More competition in GPU space

Nvidia has been one of the leading brands in the graphics card industry for decades; The Green team controls approximately 80 to 90 percent of the total graphics market and has primarily worked to create and adopt new technologies such as beam interception and DLSS.

However, as artificial intelligence and computing become increasingly important for scientific research and other computing work and rely on processors similar to GPUs, other companies such as Intel have recently entered the field.

Intel did not produce proprietary graphics cards for a long time in the late 1990s and seemed to focus more on media capabilities. The company’s top-of-the-line graphics models, at best, had the power to perform single-float point calculations equal to 18 teraflops, which, according to the table at the beginning of the article, can only be considered a competitor to the AD106 processor.

However, according to published reports, Intel plans to re-enter the field soon, introducing the second generation of Arc Alchemist architecture, called the Battlemage, doubling Alchemist capabilities and taking over Nvidia’s market share, especially in the gaming laptop space.

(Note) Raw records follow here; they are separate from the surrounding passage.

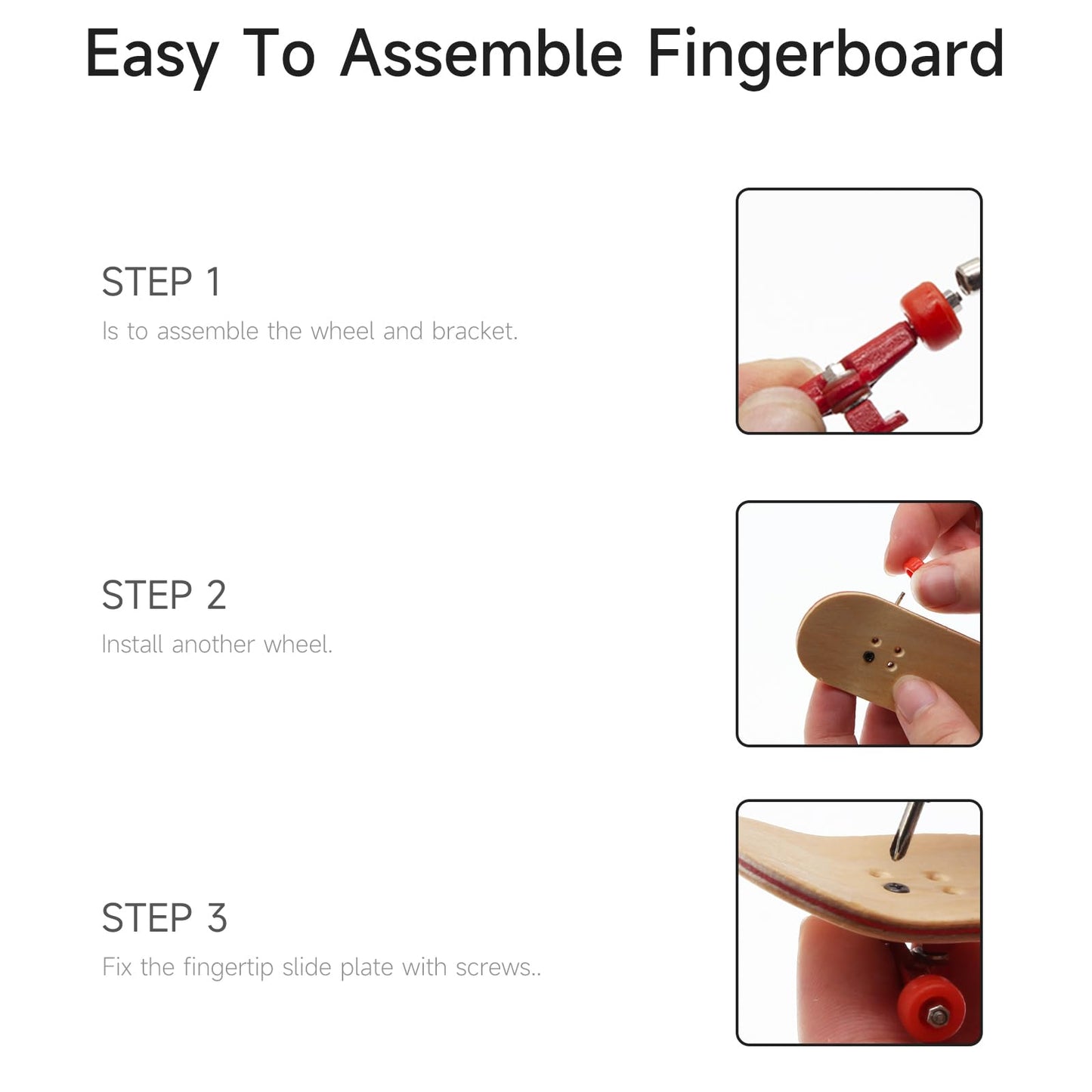 Easy To Assemble Fingerboard

STEP 1
Is to assemble the wheel and bracket.

STEP 2
Install another wheel.

STEP 3
Fix the fingertip slide plate with screws..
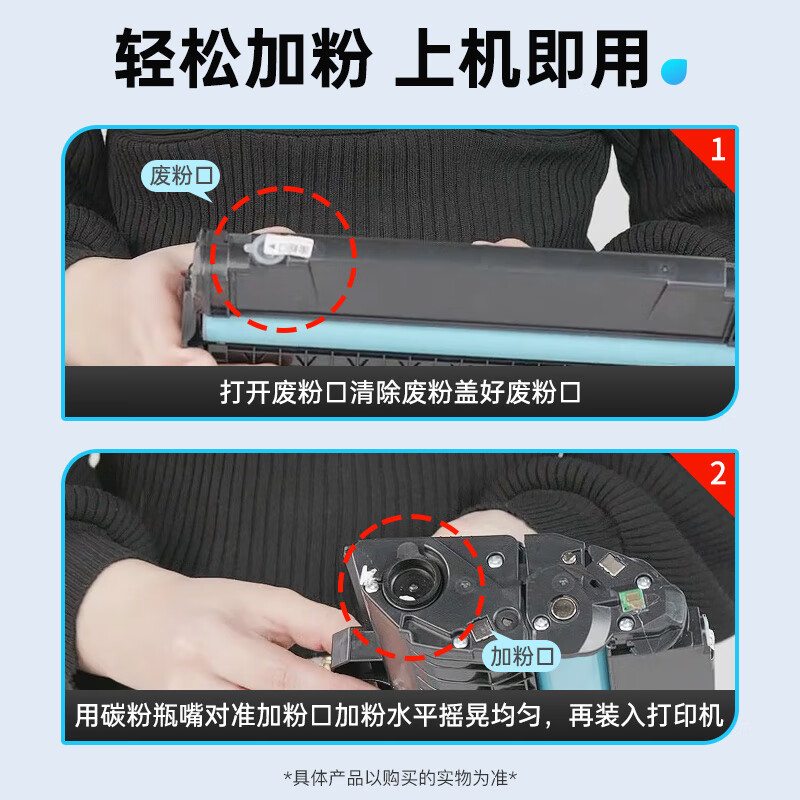 轻松加粉 上机即用

1

废粉口

打开废粉口清除废粉盖好废粉口

2

加粉口

用碳粉瓶嘴对准加粉口加粉水平摇晃均匀，再装入打印机

*具体产品以购买的实物为准*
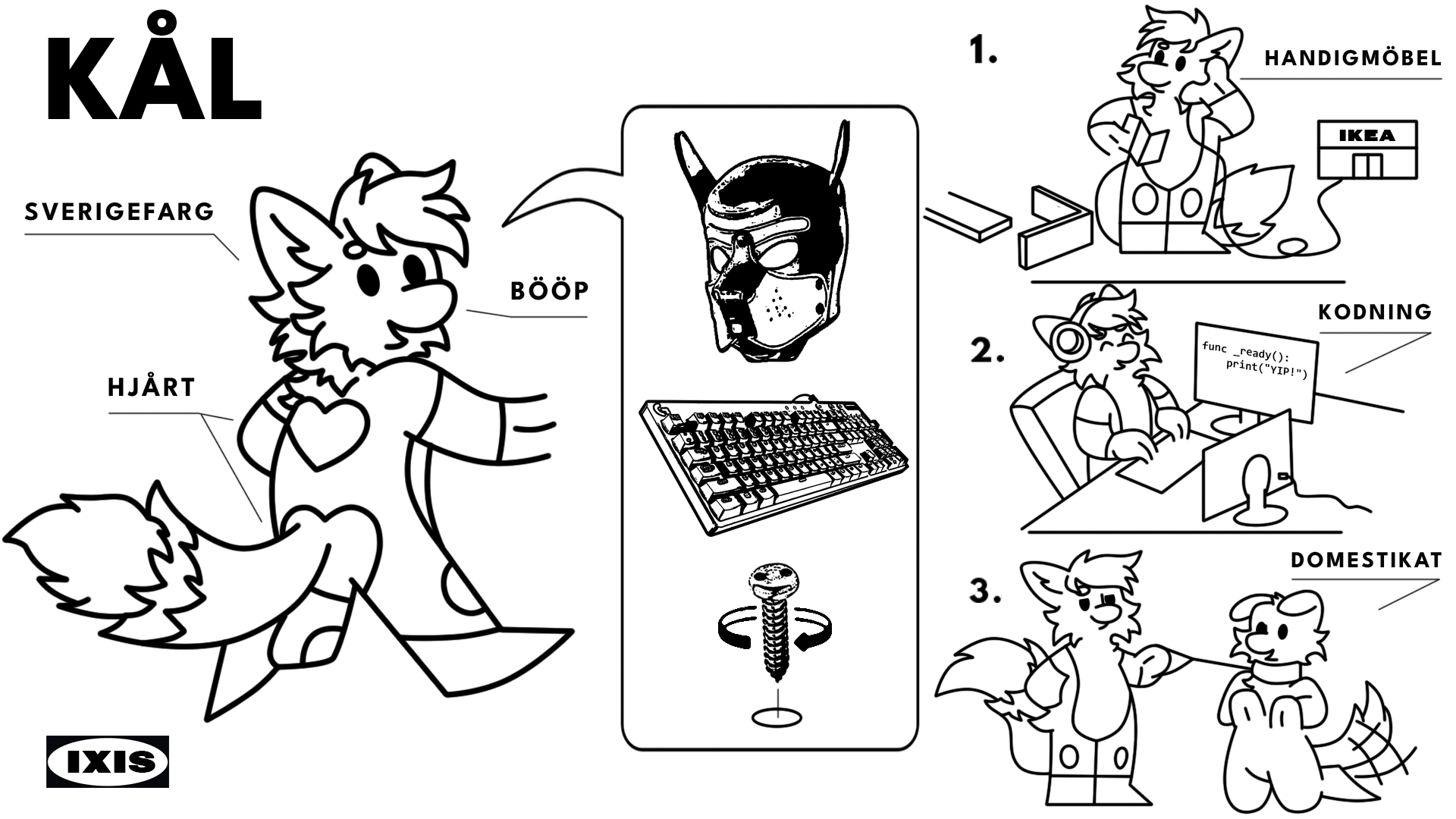 KÅL

SVERIGEFARG

BÖÖP

HJÅRT

IXIS

1.

HANDIGMÖBEL

IKEA

2.

KODNING

func _ready():
    print("YIP!")

3.

DOMESTIKAT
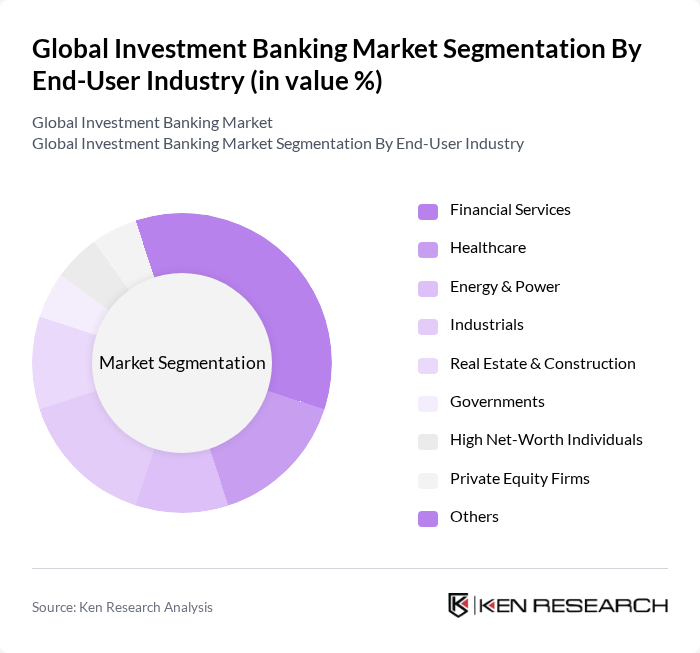 Global Investment Banking Market Segmentation By End-User Industry (in value %)

Global Investment Banking Market
Global Investment Banking Market Segmentation By End-User Industry

Market Segmentation

Financial Services
Healthcare
Energy & Power
Industrials
Real Estate & Construction
Governments
High Net-Worth Individuals
Private Equity Firms
Others

Source: Ken Research Analysis

KEN RESEARCH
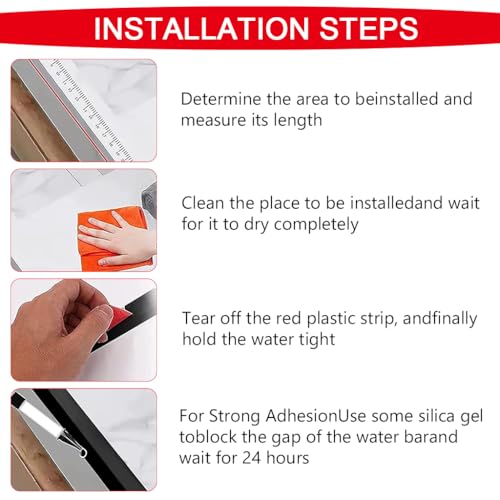 INSTALLATION STEPS

Determine the area to beinstalled and measure its length

Clean the place to be installedand wait for it to dry completely

Tear off the red plastic strip, andfinally hold the water tight

For Strong AdhesionUse some silica gel toblock the gap of the water barand wait for 24 hours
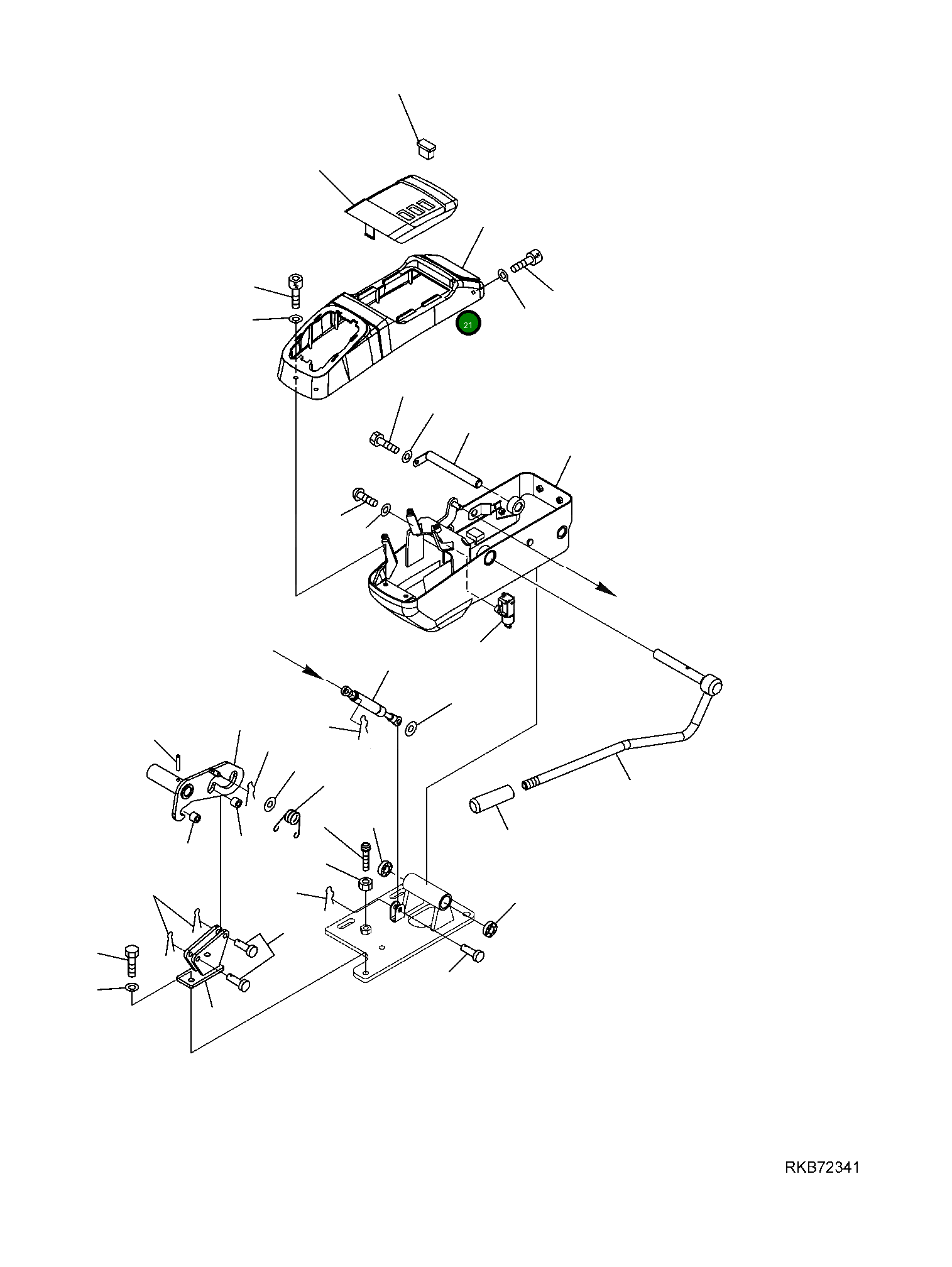 21

RKB72341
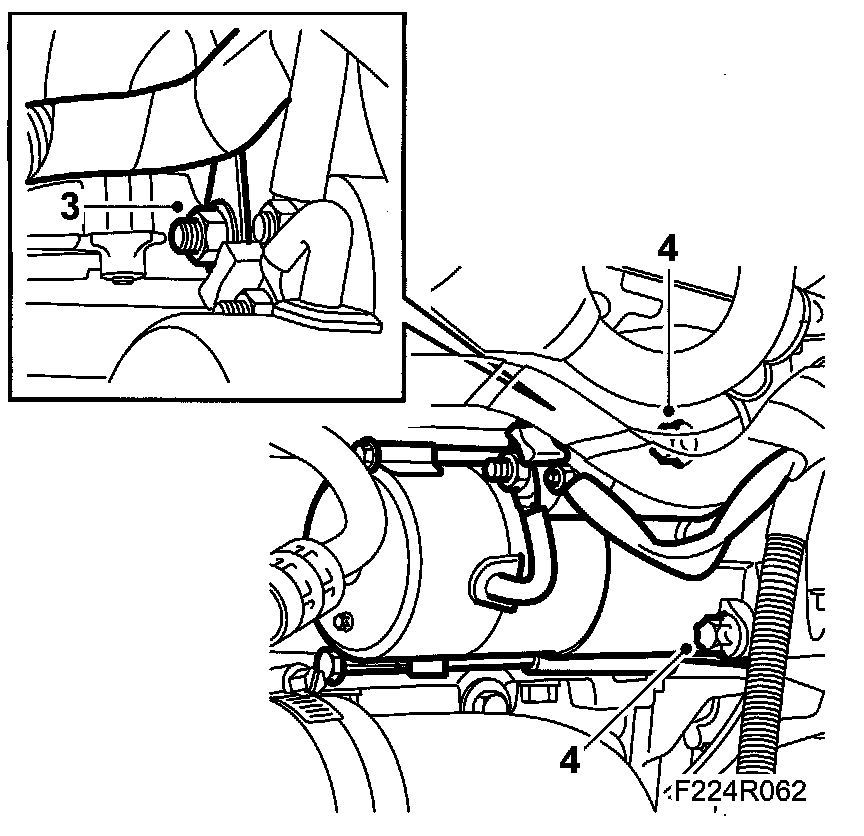 3
4
4
F224R062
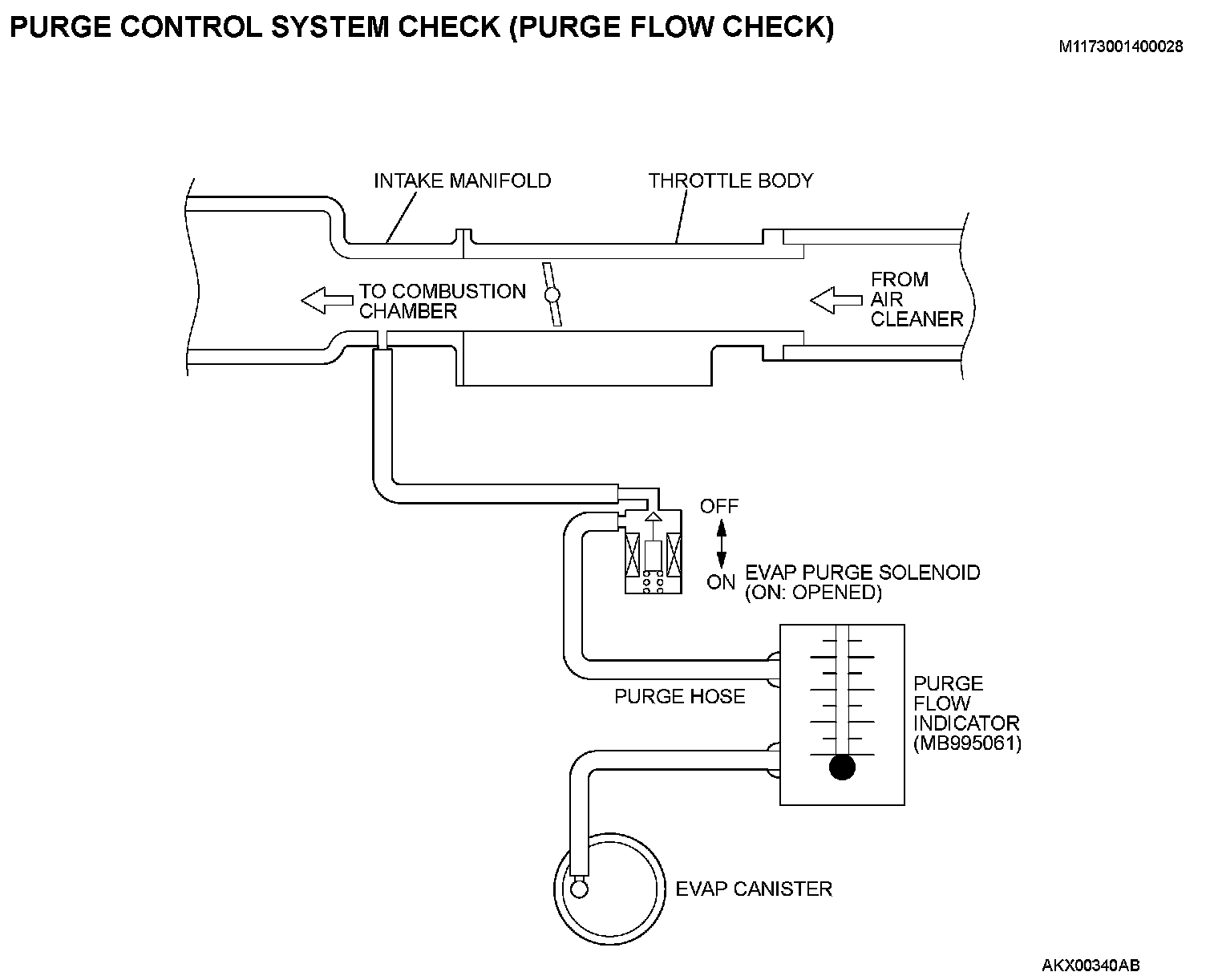 PURGE CONTROL SYSTEM CHECK (PURGE FLOW CHECK)

M1173001400028

INTAKE MANIFOLD

THROTTLE BODY

TO COMBUSTION CHAMBER

FROM AIR CLEANER

OFF

ON

EVAP PURGE SOLENOID (ON: OPENED)

PURGE HOSE

PURGE FLOW INDICATOR (MB995061)

EVAP CANISTER

AKX00340AB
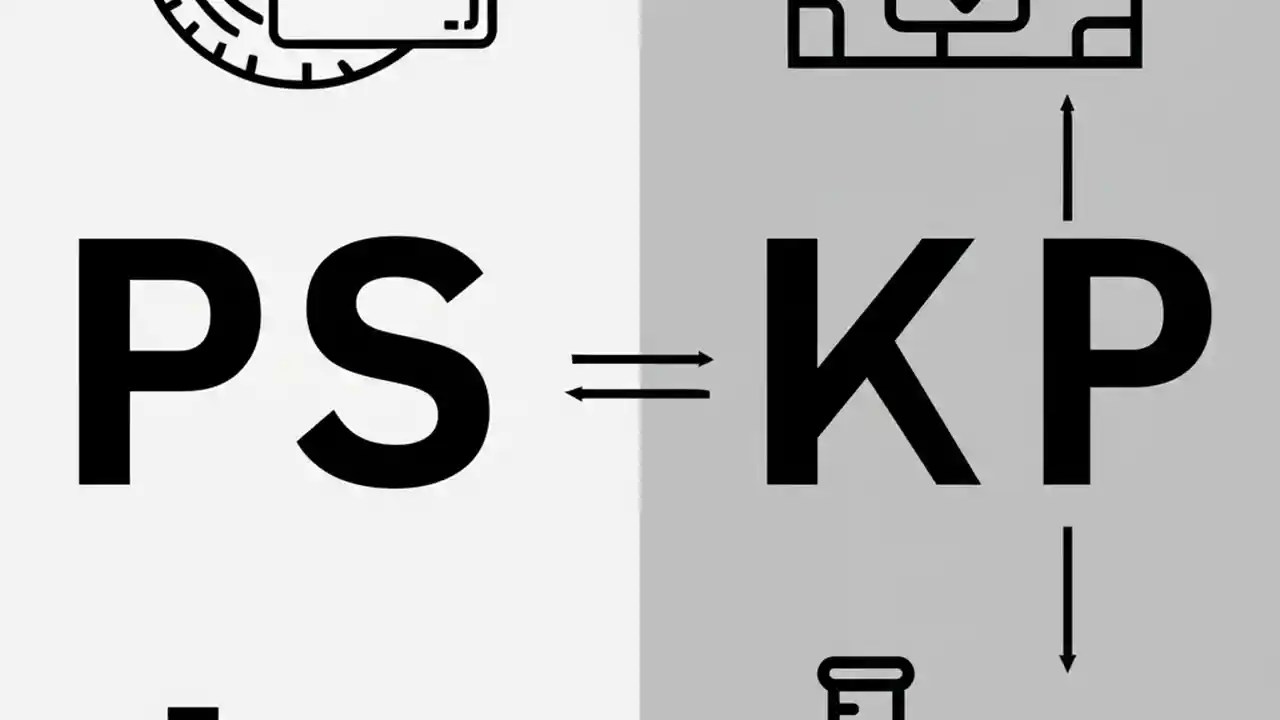 PS

KP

Ayamdi, for his part, is working to gain a foothold in the industry and has made several statements about his plan to introduce the RDNA 3 architecture by the end of this year.

The red team is expected to use the TSMC N5 node in its next generation of architecture and be able to compete directly with Nvidia in the field of wafers.

The company has so far avoided putting any deep-learning hardware in its consumer GPUs, but given that Intel uses Xe Matrix cores in the Arc architecture, it is likely that Emedi will change its approach; Xe Matrix cores are equipped with XeSS technology that provides capabilities to improve virtual intelligence.

Finally, there is no doubt that Nvidia is currently offering far more impressive beam performance than the RX 6000 series cards; The red team has yet to say anything about beam interceptor hardware or the need for its effects in gaming, and Intel, in turn, may offer poorer beam interception performance than expected.

It is not easy to persuade people to upgrade their graphics cards as long as most games run fast and do not require beam effects. Still, it is to be hoped that after two years of shortages and high prices for GPUs and flagship GPUs, these problems will finally resolve next year, and the GPU industry will once again become a significant industry.